2023-12-14 09:20 ET - News Release

Mr. Tim McKay reports

CANADIAN NATURAL RESOURCES LIMITED ANNOUNCES 2024 BUDGET

Canadian Natural Resources Ltd.'s Tim McKay, president, commented on the company's 2024 budget: "Our teams remain focused on safe, reliable, effective and efficient operations throughout our asset base. Our unique and diversified asset base provides us a key competitive advantage as we can manage the pace and timing of development activities to maximize value growth from our assets. As part of our 2024 budget, the drilling program is weighted towards longer-cycle projects in the first half of the year, primarily thermal in situ. During the second half of the year, we will focus on shorter-cycle development opportunities to better align with incremental market egress and potentially improved commodity pricing, maximizing value for our shareholders.

"Our 2024 capital budget is disciplined, targeted at approximately $5.4-billion, as we look to deliver strong returns on capital, resulting in targeted exit 2024 production levels of approximately 1,455 Mboe/d [million barrels of oil equivalent per day], an increase of approximately 40 Mboe/d from targeted exit 2023 production levels, and driving targeted 2025 average annual production growth of approximately 4 per cent to 5 per cent compared to 2024 targeted average annual production levels. Annual production in 2024 is targeted to range between 1,330 Mboe/d and 1,380 Mboe/d, resulting in targeted production per share growth between 3 per cent and 7 per cent when compared to 2023 production per share levels, based upon recent strip pricing.

"We are committed to supporting Canada's climate goals and continuing to reduce our environmental footprint with our aspirational goal of net-zero greenhouse gas (GHG) emissions in the oil sands by 2050, along with our other robust environmental targets. An example of our commitment is at Kirby North, where we are targeting to begin solvent injection at our commercial-scale solvent steam assisted gravity drainage (SAGD) pad development, which targets to reduce GHG intensities by approximately 50 per cent. Our strong track record in research and development (R&D) investment will continue in 2024 and beyond, and is targeted to grow with our participation in the Pathways Alliance and its foundational carbon capture and storage (CCS) project. We believe Canadian energy is one of the most responsibly produced sources of energy in the world and should be the preferred energy choice."

▸ **DATASET EXTRACT**:
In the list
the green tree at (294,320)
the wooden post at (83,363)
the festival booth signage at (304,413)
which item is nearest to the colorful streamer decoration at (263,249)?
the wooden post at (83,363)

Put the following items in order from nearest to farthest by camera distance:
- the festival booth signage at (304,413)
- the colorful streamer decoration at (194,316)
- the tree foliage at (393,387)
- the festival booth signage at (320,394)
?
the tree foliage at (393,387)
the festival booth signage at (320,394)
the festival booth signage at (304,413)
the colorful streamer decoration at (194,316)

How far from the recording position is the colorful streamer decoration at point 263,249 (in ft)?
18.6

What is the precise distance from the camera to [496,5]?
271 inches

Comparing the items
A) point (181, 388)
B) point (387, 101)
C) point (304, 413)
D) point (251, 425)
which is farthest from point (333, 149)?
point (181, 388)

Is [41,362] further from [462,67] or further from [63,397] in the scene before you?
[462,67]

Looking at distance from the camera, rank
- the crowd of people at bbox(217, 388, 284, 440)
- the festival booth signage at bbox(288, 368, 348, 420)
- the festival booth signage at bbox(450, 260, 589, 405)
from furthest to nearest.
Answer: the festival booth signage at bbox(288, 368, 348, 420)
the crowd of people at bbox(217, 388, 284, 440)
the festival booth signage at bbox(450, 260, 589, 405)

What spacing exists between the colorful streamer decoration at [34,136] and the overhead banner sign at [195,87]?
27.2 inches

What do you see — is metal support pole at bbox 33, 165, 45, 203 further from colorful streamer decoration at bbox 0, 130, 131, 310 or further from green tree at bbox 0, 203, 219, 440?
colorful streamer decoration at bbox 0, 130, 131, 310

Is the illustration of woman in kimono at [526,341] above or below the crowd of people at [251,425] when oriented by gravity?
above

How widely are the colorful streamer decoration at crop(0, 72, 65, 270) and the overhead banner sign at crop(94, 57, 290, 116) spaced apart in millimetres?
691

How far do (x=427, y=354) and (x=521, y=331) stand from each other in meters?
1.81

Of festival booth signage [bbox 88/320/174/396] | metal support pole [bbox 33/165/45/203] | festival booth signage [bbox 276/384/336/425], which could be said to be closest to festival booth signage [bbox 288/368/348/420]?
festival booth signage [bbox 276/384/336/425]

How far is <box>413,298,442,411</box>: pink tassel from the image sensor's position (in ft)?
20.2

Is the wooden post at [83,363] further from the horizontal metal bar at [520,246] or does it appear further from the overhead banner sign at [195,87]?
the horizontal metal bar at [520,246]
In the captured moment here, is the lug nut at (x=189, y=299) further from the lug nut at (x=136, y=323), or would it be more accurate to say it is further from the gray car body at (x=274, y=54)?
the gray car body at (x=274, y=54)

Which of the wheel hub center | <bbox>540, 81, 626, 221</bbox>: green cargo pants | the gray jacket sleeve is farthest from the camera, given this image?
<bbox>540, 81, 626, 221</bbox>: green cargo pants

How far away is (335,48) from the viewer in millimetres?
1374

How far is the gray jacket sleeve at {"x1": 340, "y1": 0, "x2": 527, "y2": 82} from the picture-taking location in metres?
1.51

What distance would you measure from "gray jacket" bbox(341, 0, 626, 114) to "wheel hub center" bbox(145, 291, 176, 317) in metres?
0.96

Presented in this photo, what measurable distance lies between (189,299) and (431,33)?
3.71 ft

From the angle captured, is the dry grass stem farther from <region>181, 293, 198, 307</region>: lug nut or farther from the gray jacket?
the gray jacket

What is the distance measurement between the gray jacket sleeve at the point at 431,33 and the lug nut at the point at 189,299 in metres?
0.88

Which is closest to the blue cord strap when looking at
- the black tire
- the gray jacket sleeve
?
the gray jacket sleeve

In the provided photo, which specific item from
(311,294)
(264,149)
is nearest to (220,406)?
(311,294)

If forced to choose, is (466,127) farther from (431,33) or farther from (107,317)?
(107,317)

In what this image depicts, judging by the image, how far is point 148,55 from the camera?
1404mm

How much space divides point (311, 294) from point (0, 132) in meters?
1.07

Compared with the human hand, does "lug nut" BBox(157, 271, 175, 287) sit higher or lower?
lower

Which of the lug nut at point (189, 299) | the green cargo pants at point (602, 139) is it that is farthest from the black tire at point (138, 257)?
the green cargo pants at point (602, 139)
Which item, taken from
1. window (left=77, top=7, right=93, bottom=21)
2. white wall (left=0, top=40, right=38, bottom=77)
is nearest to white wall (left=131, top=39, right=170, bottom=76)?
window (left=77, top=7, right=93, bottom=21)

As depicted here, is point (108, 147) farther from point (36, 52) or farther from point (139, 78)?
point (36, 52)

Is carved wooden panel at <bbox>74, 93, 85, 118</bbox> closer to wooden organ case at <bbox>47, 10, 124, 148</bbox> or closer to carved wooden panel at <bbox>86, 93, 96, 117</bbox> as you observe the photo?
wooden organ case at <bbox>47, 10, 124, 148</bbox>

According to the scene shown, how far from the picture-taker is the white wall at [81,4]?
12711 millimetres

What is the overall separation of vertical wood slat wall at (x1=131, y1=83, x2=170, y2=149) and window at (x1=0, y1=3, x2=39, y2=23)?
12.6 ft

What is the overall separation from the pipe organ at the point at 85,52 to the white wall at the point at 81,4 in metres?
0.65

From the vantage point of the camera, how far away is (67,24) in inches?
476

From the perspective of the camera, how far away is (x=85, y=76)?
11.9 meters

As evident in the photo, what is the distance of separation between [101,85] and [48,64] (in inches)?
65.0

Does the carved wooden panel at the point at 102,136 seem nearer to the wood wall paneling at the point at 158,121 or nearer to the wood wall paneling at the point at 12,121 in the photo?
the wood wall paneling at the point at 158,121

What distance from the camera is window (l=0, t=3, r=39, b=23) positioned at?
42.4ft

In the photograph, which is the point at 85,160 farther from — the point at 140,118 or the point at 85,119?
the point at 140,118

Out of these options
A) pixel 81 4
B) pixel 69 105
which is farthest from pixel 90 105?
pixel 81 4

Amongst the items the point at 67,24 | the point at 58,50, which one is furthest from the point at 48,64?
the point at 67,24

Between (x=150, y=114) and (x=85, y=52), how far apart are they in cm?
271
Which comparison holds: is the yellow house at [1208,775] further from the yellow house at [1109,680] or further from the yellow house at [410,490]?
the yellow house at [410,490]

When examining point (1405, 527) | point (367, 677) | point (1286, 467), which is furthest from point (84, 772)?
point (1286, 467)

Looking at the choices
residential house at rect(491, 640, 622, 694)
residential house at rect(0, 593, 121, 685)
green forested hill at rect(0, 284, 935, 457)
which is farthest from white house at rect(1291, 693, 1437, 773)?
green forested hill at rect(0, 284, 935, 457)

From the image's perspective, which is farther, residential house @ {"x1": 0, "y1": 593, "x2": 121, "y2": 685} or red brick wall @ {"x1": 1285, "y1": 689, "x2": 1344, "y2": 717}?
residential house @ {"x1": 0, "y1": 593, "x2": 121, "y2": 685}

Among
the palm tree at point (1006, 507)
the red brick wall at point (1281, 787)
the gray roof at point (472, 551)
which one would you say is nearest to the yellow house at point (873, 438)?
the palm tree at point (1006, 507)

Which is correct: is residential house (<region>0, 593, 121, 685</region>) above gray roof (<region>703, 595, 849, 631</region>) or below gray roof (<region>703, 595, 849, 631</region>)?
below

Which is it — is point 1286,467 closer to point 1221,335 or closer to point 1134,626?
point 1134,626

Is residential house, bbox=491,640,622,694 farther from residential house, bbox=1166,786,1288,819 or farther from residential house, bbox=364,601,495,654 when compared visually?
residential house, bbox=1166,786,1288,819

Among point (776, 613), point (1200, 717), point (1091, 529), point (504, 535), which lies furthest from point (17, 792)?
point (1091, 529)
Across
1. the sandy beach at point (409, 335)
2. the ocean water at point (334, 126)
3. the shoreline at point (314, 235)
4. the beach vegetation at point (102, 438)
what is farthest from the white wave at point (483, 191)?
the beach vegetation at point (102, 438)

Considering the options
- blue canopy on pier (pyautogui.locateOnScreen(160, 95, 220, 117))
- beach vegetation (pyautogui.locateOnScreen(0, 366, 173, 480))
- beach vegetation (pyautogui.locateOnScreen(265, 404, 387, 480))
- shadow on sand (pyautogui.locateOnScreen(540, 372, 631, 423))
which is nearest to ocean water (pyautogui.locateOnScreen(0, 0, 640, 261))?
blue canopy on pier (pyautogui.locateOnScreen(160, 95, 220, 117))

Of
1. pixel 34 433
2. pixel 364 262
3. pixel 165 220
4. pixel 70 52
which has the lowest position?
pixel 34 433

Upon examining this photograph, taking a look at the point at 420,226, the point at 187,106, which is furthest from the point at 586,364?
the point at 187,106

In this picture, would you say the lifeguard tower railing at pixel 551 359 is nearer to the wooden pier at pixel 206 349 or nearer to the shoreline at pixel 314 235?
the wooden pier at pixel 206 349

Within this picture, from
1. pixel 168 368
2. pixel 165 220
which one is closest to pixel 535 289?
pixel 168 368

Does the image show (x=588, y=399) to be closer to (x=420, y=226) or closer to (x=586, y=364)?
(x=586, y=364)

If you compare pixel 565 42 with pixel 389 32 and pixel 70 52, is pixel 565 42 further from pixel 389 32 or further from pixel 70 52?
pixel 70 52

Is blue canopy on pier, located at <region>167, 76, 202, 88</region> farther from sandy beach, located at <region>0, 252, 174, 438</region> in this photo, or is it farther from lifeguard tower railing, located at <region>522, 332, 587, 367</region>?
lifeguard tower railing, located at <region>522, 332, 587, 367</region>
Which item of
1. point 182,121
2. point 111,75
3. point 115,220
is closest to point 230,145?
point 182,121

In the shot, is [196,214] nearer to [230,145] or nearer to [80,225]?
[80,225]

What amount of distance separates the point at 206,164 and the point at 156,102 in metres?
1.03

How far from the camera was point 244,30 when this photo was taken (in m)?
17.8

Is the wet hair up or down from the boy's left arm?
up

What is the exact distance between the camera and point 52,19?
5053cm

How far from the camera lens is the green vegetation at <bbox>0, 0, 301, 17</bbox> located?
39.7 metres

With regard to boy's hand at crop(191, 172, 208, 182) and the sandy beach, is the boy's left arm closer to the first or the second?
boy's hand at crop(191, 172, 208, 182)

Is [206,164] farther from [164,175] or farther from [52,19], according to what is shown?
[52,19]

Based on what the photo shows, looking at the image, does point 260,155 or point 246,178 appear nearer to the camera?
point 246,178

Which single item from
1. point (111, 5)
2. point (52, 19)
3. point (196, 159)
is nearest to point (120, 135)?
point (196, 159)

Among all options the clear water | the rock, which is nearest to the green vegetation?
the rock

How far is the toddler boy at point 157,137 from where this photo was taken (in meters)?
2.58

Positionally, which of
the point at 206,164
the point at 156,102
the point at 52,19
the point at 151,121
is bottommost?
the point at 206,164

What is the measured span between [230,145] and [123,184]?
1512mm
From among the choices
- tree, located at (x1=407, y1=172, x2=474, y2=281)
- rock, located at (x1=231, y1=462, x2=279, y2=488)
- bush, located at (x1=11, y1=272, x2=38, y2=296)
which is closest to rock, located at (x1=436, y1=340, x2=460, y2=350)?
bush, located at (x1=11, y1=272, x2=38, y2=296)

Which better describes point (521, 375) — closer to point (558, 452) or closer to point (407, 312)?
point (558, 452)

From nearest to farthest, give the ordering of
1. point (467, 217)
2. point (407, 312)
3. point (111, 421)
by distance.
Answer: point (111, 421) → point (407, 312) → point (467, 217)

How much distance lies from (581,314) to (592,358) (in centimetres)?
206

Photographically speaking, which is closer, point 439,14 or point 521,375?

▸ **TASKS FOR THIS EXERCISE**:
1: In the budget announcement, shorten the paragraph that begins "We are committed to supporting Canada's climate goals" into a bulleted list that keeps its main facts.
2: Reproduce the section of the budget announcement that opens with the words containing "CANADIAN NATURAL RESOURCES LIMITED" and closes with "for our shareholders.", without changing anything.

▸ **RESPONSES BY TASK**:
1:
- The company is committed to supporting Canada's climate goals and reducing its environmental footprint.
- Its aspirational goal is net-zero greenhouse gas emissions in the oil sands by 2050, alongside other environmental targets.
- At Kirby North, it aims to begin solvent injection at a commercial-scale solvent SAGD pad development, which targets a GHG intensity reduction of about 50 percent.
- R&D investment will continue in 2024 and beyond and is targeted to grow through participation in the Pathways Alliance and its foundational carbon capture and storage project.
- The company believes Canadian energy is among the most responsibly produced in the world and should be the preferred energy choice.

2:
CANADIAN NATURAL RESOURCES LIMITED ANNOUNCES 2024 BUDGET

Canadian Natural Resources Ltd.'s Tim McKay, president, commented on the company's 2024 budget: "Our teams remain focused on safe, reliable, effective and efficient operations throughout our asset base. Our unique and diversified asset base provides us a key competitive advantage as we can manage the pace and timing of development activities to maximize value growth from our assets. As part of our 2024 budget, the drilling program is weighted towards longer-cycle projects in the first half of the year, primarily thermal in situ. During the second half of the year, we will focus on shorter-cycle development opportunities to better align with incremental market egress and potentially improved commodity pricing, maximizing value for our shareholders.